DUYGU KARAHASANOĞLU


BİR KİLO PEYNİRE, ON LİTRE SÜT

Bugün Ramazan bayramının üçüncü ve son günü. Tatilciler dönüş yoluna geçmeye hazırlanırken,


                        BİR KİLO PEYNİRE, ON LİTRE SÜT      

 

                        Bugün Ramazan bayramının üçüncü ve son günü. Tatilciler dönüş yoluna geçmeye hazırlanırken, evinde misafir ağırlayanda, temizliğini yapmaya başladı.   

                       Tükettiğimiz gıdaların insan sağlığına ne denli zararlı yada faydalı olduğunu biliyor muydunuz? 

Şimdi diyeceksiniz ki, bu konu nereden çıktı? 

Anlatayım, efendim! Önce, sakin!

                       Tüm gıdaları yazacak değilim. Bugün sizlerle peynirlerin ne şekilde yapıldığını paylaşacağım. Herkesçe malum olan peynirin ham maddesi süttür. Peynir sütten imal edilir. Bu bir gerçektir. 

Bunun dışında kullanılan maddelerle yapılan peynir, peynir değildir. 

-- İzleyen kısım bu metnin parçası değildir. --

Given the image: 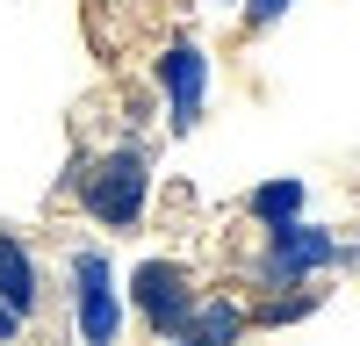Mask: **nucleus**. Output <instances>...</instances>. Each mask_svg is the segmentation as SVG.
Listing matches in <instances>:
<instances>
[{"mask_svg": "<svg viewBox=\"0 0 360 346\" xmlns=\"http://www.w3.org/2000/svg\"><path fill=\"white\" fill-rule=\"evenodd\" d=\"M72 195L101 231H137L152 210V152L144 144H101L94 159L72 166Z\"/></svg>", "mask_w": 360, "mask_h": 346, "instance_id": "obj_1", "label": "nucleus"}, {"mask_svg": "<svg viewBox=\"0 0 360 346\" xmlns=\"http://www.w3.org/2000/svg\"><path fill=\"white\" fill-rule=\"evenodd\" d=\"M353 260H360V245H346L339 231L288 217V224H266V231H259V260H252V281H259V288H303L310 274L353 267Z\"/></svg>", "mask_w": 360, "mask_h": 346, "instance_id": "obj_2", "label": "nucleus"}, {"mask_svg": "<svg viewBox=\"0 0 360 346\" xmlns=\"http://www.w3.org/2000/svg\"><path fill=\"white\" fill-rule=\"evenodd\" d=\"M65 288H72V332H79V346H123V274H115L108 245L79 238L65 252Z\"/></svg>", "mask_w": 360, "mask_h": 346, "instance_id": "obj_3", "label": "nucleus"}, {"mask_svg": "<svg viewBox=\"0 0 360 346\" xmlns=\"http://www.w3.org/2000/svg\"><path fill=\"white\" fill-rule=\"evenodd\" d=\"M123 296H130V310L144 317V325H152V339H173V332H188L202 288H195V274L180 267V260H144Z\"/></svg>", "mask_w": 360, "mask_h": 346, "instance_id": "obj_4", "label": "nucleus"}, {"mask_svg": "<svg viewBox=\"0 0 360 346\" xmlns=\"http://www.w3.org/2000/svg\"><path fill=\"white\" fill-rule=\"evenodd\" d=\"M159 94H166V130L188 137L209 108V51L195 37H166L159 51Z\"/></svg>", "mask_w": 360, "mask_h": 346, "instance_id": "obj_5", "label": "nucleus"}, {"mask_svg": "<svg viewBox=\"0 0 360 346\" xmlns=\"http://www.w3.org/2000/svg\"><path fill=\"white\" fill-rule=\"evenodd\" d=\"M0 303L15 317H37L44 310V260L22 231H0Z\"/></svg>", "mask_w": 360, "mask_h": 346, "instance_id": "obj_6", "label": "nucleus"}, {"mask_svg": "<svg viewBox=\"0 0 360 346\" xmlns=\"http://www.w3.org/2000/svg\"><path fill=\"white\" fill-rule=\"evenodd\" d=\"M245 332H252V310L238 296H202L195 317H188V339L195 346H245Z\"/></svg>", "mask_w": 360, "mask_h": 346, "instance_id": "obj_7", "label": "nucleus"}, {"mask_svg": "<svg viewBox=\"0 0 360 346\" xmlns=\"http://www.w3.org/2000/svg\"><path fill=\"white\" fill-rule=\"evenodd\" d=\"M303 181H295V173H281V181H259L252 195H245V217L266 231V224H288V217H303Z\"/></svg>", "mask_w": 360, "mask_h": 346, "instance_id": "obj_8", "label": "nucleus"}, {"mask_svg": "<svg viewBox=\"0 0 360 346\" xmlns=\"http://www.w3.org/2000/svg\"><path fill=\"white\" fill-rule=\"evenodd\" d=\"M317 303H324L317 288H295V296H266V303H245V310H252V325H266V332H281V325H303V317H310Z\"/></svg>", "mask_w": 360, "mask_h": 346, "instance_id": "obj_9", "label": "nucleus"}, {"mask_svg": "<svg viewBox=\"0 0 360 346\" xmlns=\"http://www.w3.org/2000/svg\"><path fill=\"white\" fill-rule=\"evenodd\" d=\"M288 8H295V0H238V15H245V29H252V37H259V29H274Z\"/></svg>", "mask_w": 360, "mask_h": 346, "instance_id": "obj_10", "label": "nucleus"}, {"mask_svg": "<svg viewBox=\"0 0 360 346\" xmlns=\"http://www.w3.org/2000/svg\"><path fill=\"white\" fill-rule=\"evenodd\" d=\"M22 332H29V317H15L8 303H0V346H22Z\"/></svg>", "mask_w": 360, "mask_h": 346, "instance_id": "obj_11", "label": "nucleus"}, {"mask_svg": "<svg viewBox=\"0 0 360 346\" xmlns=\"http://www.w3.org/2000/svg\"><path fill=\"white\" fill-rule=\"evenodd\" d=\"M159 346H195V339H188V332H173V339H159Z\"/></svg>", "mask_w": 360, "mask_h": 346, "instance_id": "obj_12", "label": "nucleus"}, {"mask_svg": "<svg viewBox=\"0 0 360 346\" xmlns=\"http://www.w3.org/2000/svg\"><path fill=\"white\" fill-rule=\"evenodd\" d=\"M209 8H238V0H209Z\"/></svg>", "mask_w": 360, "mask_h": 346, "instance_id": "obj_13", "label": "nucleus"}]
</instances>
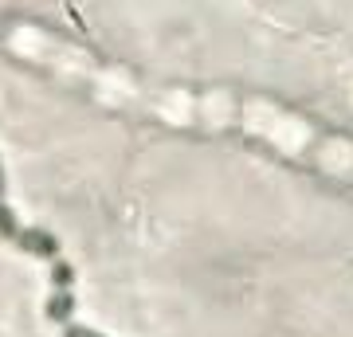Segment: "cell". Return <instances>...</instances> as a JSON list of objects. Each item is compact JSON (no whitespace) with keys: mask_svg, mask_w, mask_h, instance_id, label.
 <instances>
[{"mask_svg":"<svg viewBox=\"0 0 353 337\" xmlns=\"http://www.w3.org/2000/svg\"><path fill=\"white\" fill-rule=\"evenodd\" d=\"M8 48L16 55H24L32 63H43L51 71H59L71 83H87L90 94L106 106H122V110H141L153 114L169 125H208V130H243L248 138L263 141L271 150L310 161L326 173L353 181V141L334 138L326 130H318L314 122H306L299 114L283 110L267 99H240L228 90H157V87H141L126 71L102 67L87 55V51L63 43L59 36H51L43 28L20 24L8 32Z\"/></svg>","mask_w":353,"mask_h":337,"instance_id":"cell-1","label":"cell"},{"mask_svg":"<svg viewBox=\"0 0 353 337\" xmlns=\"http://www.w3.org/2000/svg\"><path fill=\"white\" fill-rule=\"evenodd\" d=\"M67 337H99V334H90V329H79V325H67Z\"/></svg>","mask_w":353,"mask_h":337,"instance_id":"cell-2","label":"cell"}]
</instances>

Bir kilo peynir elde etmek için yedi kilo süt kullanmak gerekir. 

Ancak bazı fırsatçılar sütün yerine margarin, nişasta, kemik unu, iade peynir  kullanarak peynir elde ediliyor. 

20 ton margarinden, 45 ton  peynir imal  ediliyor. Margarinin kuru madde oranı %90, su katarak çoğaltıyorlar. İçine nişasta, iade peynir koyarak hiç süt katılmadan peynir imal ediliyor. 

1 kilo tulum peyniri için 10 litre süt gerekir. Bunun üzerine işçilik, vergi, işletme maliyeti gibi giderler eklenince peynirin fiyatı ortaya çıkıyor. Fiyat bunun altında ise peynir hilelidir. 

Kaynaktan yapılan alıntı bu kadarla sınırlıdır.